The script doesn't cut away after a punch line; it leaves characters to deal with the situation. Perfect example: restaurant scene where an actress who feels insulted by a review slaps his face, humiliating him just as his wife walks in. If this were some stupid movie, he'd be spluttering while the music razzed him and we faded out, or he'd promptly get in a new fight with his wife who wanted to know who was that woman slapping his face, or you can write it yourself. Instead, his wife grasps the situation perfectly and sits down to brazen out their lunch while smiling diners look on; they support each other, share how angry they feel and go on with their lives as they must.
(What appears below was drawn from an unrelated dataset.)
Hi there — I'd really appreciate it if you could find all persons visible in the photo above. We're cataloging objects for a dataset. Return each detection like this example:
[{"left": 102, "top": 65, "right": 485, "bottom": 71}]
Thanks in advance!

There's a wonderful lengthy scene where the situation turns into a real argument in their apartment about his preferring to stay in NY, admitting that it's nice for the first time to be a receiving some attention as a writer, it's what he's doing to support them, etc, while she sees her dreams of the country and "saving" him recede from her, and it doesn't at all sound like a contrived movie argument. They're not bickering for our amusement, like Doris & Rock. They have points of view that are slightly but significantly different, and best of all, the scene leaves them standing there while it hangs in the air; they move apart and change the subject before they go too far, having some breathing room as she goes into the kitchen to make sandwiches and think, and then approaches it with fresh psychology that concedes this and that and makes him concede the move to the country, and they both understand perfectly what's going on. I thought "This writer knows how civilized couples argue."
I could also go on about the actress, essentially an "other woman" role who tries to vamp Niven and is initially presented as merely a bad actress. She comes across as a woman who frankly understands her world and isn't trying to put something over on Niven that he's not smart enough to handle. He admits to being flattered and even coming to like her, and that's it. How well you can imagine another movie with the vixen laying traps for the hapless guy and Doris stumbling across some info about them having lunch and getting jealous etc., but that's just not how Lennart handles it. Doris doesn't worry about this individual but the general nature of her husband's new life, what it means for the family, and above all how it affects Niven himself.
I will repeat one exchange that probably comes from Mary Kerr's book. It was funny, but it's an example of what the screenplay really was NOT: a string of zingers. They did keep dropping dry comments out of Kerr, but there was more substance than that. So the whole family is looking at the house they bought, which looks like the Addams Family's, and one kid says "It's like out of Ivanhoe." Dad says "Oh, I'm afraid it's much older than that." Then another kid says "Why is it so big?" Doris says "Because we couldn't afford anything smaller."